Provided text:
Werner Vosloo ND, MHom

Nerve Stimulation Cuts Down on Migraines

By Crystal Phend, Senior Staff Writer, MedPage Today

Published: February 11, 2013
Reviewed by Robert Jasmer, MD; Associate Clinical Professor of Medicine, University of California, San Francisco and Dorothy Caputo, MA, BSN, RN, Nurse Planner

 

A noninvasive device that electrically stimulates the trigeminal nerve prevented migraines for patients whose episodes were not well controlled by medication alone, a trial showed.

The number of days with a migraine dropped significantly by about two per month in the supraorbital transcutaneous stimulation group, without a change in the sham control group, Jean Schoenen, MD, PhD, of Belgium’s Liège University, and colleagues found.

While the difference between the two didn’t reach statistical significance, the coprimary endpoint showed three times more responders with at least a 50% drop in migraine days with neurostimulation (38% versus 12%, P=0.023), the group reported in the Feb. 19 issue of Neurology.

“The therapeutic gain (26%) is within the range of those reported for other preventive drug and nondrug anti-migraine treatments,” they wrote.

An accompanying editorial called for further study due to some issues with the trial, particularly whether blinding was good enough.

The 16 mA electrical pulses delivered by the device at 60 Hz intervals would be easy to feel if patients touched the electrodes whereas the 1 mA-, 1 Hz-sham stimuli “would be barely noticeable,” noted Eishi Asano, MD, PhD, of Wayne State University in Detroit, and Peter J. Goadsby, MD, PhD, of the University of California San Francisco.

“Taken together, this study has provided Class III evidence that neurostimulation with this device is effective and safe as a preventive therapy for migraine,” they concluded.

The PREMICE trial (Prevention of Migraine using the STS Cefaly) randomized 67 adults with at least two migraine attacks per month, regardless of aura, at five Belgian tertiary headache clinics to wear the sham or real device for 20 minutes daily for 3 months.

The Cefaly device consists of an eye glasses-style band with a self-adhesive electrode above the bridge of the nose covering the supratrochlear and supraorbital branches of the trigeminal nerve.

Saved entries

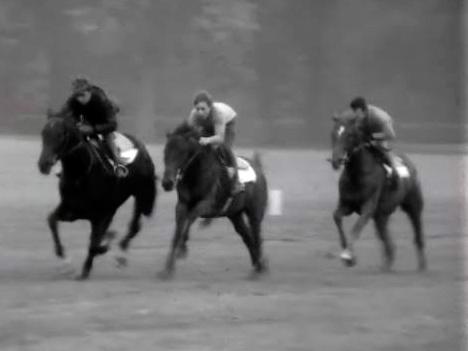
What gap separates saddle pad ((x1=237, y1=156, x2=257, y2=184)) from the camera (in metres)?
18.6

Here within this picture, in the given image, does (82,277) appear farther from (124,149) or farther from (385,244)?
(385,244)

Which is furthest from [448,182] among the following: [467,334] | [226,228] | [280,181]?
[467,334]

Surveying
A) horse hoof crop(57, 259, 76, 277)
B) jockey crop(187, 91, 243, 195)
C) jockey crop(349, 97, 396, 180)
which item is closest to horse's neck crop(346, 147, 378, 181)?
jockey crop(349, 97, 396, 180)

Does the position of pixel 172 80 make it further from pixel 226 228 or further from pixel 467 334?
pixel 467 334

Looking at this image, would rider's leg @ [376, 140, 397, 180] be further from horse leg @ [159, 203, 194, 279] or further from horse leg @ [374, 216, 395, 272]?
horse leg @ [159, 203, 194, 279]

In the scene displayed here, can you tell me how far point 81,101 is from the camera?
57.6 ft

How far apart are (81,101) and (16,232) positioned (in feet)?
29.5

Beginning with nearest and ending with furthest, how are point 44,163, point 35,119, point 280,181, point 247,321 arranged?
1. point 247,321
2. point 44,163
3. point 280,181
4. point 35,119

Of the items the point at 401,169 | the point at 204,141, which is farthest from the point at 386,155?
the point at 204,141

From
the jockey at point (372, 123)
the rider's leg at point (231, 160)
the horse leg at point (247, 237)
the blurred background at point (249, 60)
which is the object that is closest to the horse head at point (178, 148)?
the rider's leg at point (231, 160)

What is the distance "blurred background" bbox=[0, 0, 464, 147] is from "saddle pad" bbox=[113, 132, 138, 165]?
138 feet

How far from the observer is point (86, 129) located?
17484 millimetres

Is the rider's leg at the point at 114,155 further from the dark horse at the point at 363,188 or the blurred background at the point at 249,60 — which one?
the blurred background at the point at 249,60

Set of tasks:
1) Decide whether each statement agrees with the article on nerve stimulation for migraines, answering yes or no and quoting the deciding words. (a) The trial enrolled 67 adults at five Belgian tertiary headache clinics. (b) The difference in migraine days between the two groups reached statistical significance. (c) Patients wore the device for 20 minutes daily for 6 months.
2) Reproduce everything in the article on nerve stimulation for migraines from "While the difference" down to "California San Francisco.".

Answers provided:
1)
(a) Yes: "randomized 67 adults with at least two migraine attacks per month, regardless of aura, at five Belgian tertiary headache clinics"
(b) No: "While the difference between the two didn’t reach statistical significance"
(c) No: "for 20 minutes daily for 3 months"

2)
While the difference between the two didn’t reach statistical significance, the coprimary endpoint showed three times more responders with at least a 50% drop in migraine days with neurostimulation (38% versus 12%, P=0.023), the group reported in the Feb. 19 issue of Neurology.

“The therapeutic gain (26%) is within the range of those reported for other preventive drug and nondrug anti-migraine treatments,” they wrote.

An accompanying editorial called for further study due to some issues with the trial, particularly whether blinding was good enough.

The 16 mA electrical pulses delivered by the device at 60 Hz intervals would be easy to feel if patients touched the electrodes whereas the 1 mA-, 1 Hz-sham stimuli “would be barely noticeable,” noted Eishi Asano, MD, PhD, of Wayne State University in Detroit, and Peter J. Goadsby, MD, PhD, of the University of California San Francisco.